Auxylium, le système radio de Sentinelle

Crédit photo: Christina Mackenzie)

Crédit photo: Christina Mackenzie)

Les soldats patrouillant dans Paris et sa banlieue au sein de l’opération Sentinelle ainsi que leurs commandants disposent désormais d’un nouvel outil de communication extrêmement léger (900 g) : Auxylium. Ce smartphone/radio, qui se connecte automatiquement et de manière sécurisée au plus puissant réseau civil ou militaire autour de l’utilisateur, a été développé par deux lieutenants de l’École Spéciale Militaire de Saint-Cyr.

 

Il aura fallu moins de six mois entre le lancement de ce besoin opérationnel urgent en décembre dernier et le déploiement des 1000 premiers kits le 9 juin, juste à temps pour le championnat d’Europe de football de l’UEFA.

 

Ce système se compose d’un smartphone de type Samsung, Sony, Huawei…, d’une radio Helium et d’écouteurs. La radio Helium est fabriquée sous licence de la DGA par Atos, qui sécurise également le smartphone. Les écouteurs sont fournis par la société danoise Invisio.

 

Le capitaine Jean-Baptiste Colas (Crédit photo: Christina Mackenzie)

Le capitaine Jean-Baptiste Colas (Crédit photo: Christina Mackenzie)

Le capitaine Jean-Baptiste Colas était un des deux lieutenants inventeurs d’Auxylium. À l’occasion d’une rencontre organisée ce matin à Paris par le DGA Lab, il a parlé des retours d’expérience de l’utilisation d’Auxylium ces quatre derniers mois.

 

Parmi les quatre aspects positifs, Colas relève tout d’abord le fait que les troupes se sont massivement adaptées à leur nouvel outil de communication. Ensuite, les applications disponibles sont fiables et le système bascule de manière fluide entre les réseaux civils et militaires en choisissant automatiquement le réseau le plus puissant. Enfin, le capitaine note qu’il n’y a eut aucun souci lié à l’utilisation de smartphones, en d’autres mots, rien d’indésirable n’est apparu sur les réseaux sociaux!

 

Concernant les aspects négatifs, Colas a mentionné le débit limité dans certains métros et autres zones souterraines, mais nous a dit qu’une réflexion étant en cours pour doter Hélium d’un mode « outil à outil » pour surpasser ce problème;  la casse des smartphones plus nombreuse que prévu ;  le besoin d’augmenter le temps de formation des troupes à quatre heures au lieu des 90 minutes prévues ; et les nombreux besoins vers le Store applicatif.

 

Le système Auxylium est à peine plus lourd que le smartphone utilisé (Crédit photo: Christina Mackenzie)

Le système Auxylium est à peine plus lourd que le smartphone utilisé (Crédit photo: Christina Mackenzie)
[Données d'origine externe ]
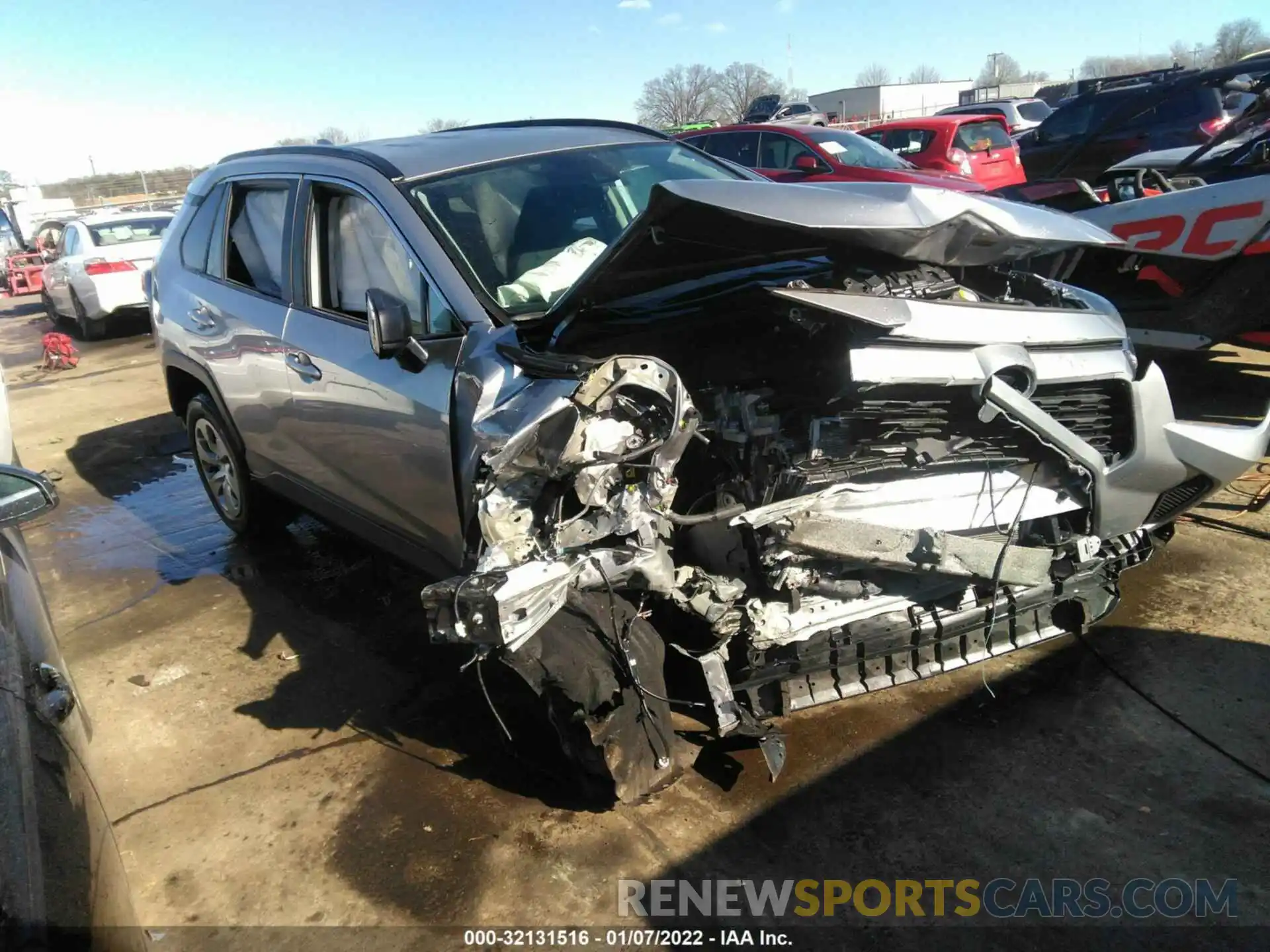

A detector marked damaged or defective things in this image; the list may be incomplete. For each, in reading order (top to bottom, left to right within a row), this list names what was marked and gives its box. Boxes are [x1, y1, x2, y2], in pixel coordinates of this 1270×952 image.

crumpled hood [542, 180, 1122, 321]
crushed front end [421, 180, 1265, 804]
Auxylium permet aux soldats et à leurs commandants de se géolocaliser les uns les autres en temps réel, de communiquer par audio et vidéo, d’échanger des contacts, de partager leurs positions, d’accéder à des cartes numériques, d’envoyer des messages contenant des photos géoréférencées, de prendre des photos et vidéo haute résolution et de partager des fichiers lourds (+ 100 Mo). Le système inclut en outre le dossier de santé de l’utilisateur en cas d’urgence médicale. Les mises à jour sont automatiquement installées. Tout cela est bien entendu chiffré, même lorsque le système se connecte au réseau mobile civil, et sécurisé de sorte que si le soldat perdait par mégarde le smartphone, la personne qui le retrouve ou l’aurait volé serait incapable de l’utiliser ou de consulter son contenu.

 

Colas commença le développement d’Auxylium lorsque, sergent, il déplorait le poids excessif et l’inefficacité des outils de communication mis à sa disposition. Il a commencé à concrétiser sérieusement ses idées pour les améliorer à l’occasion de son projet de fin d’études au sein de l’École militaire interarmes, travail qui a gagné en 2014 le prix de l’Audace de l’armée de Terre. Ce prix lui a fourni l’aura nécessaire pour accélérer le développement de son innovation et pour lui permettre de la tester en conditions opérationnelles.

 

Aujourd’hui, Colas est officer de programme à la tête d’une équipe d’une dizaine de personnes et conseiller en innovation à la DGA, tout en poursuivant des études d’innovation et transformation à temps partiel au sein de l’École Centrale, prestigieuse école d’ingénieurs française.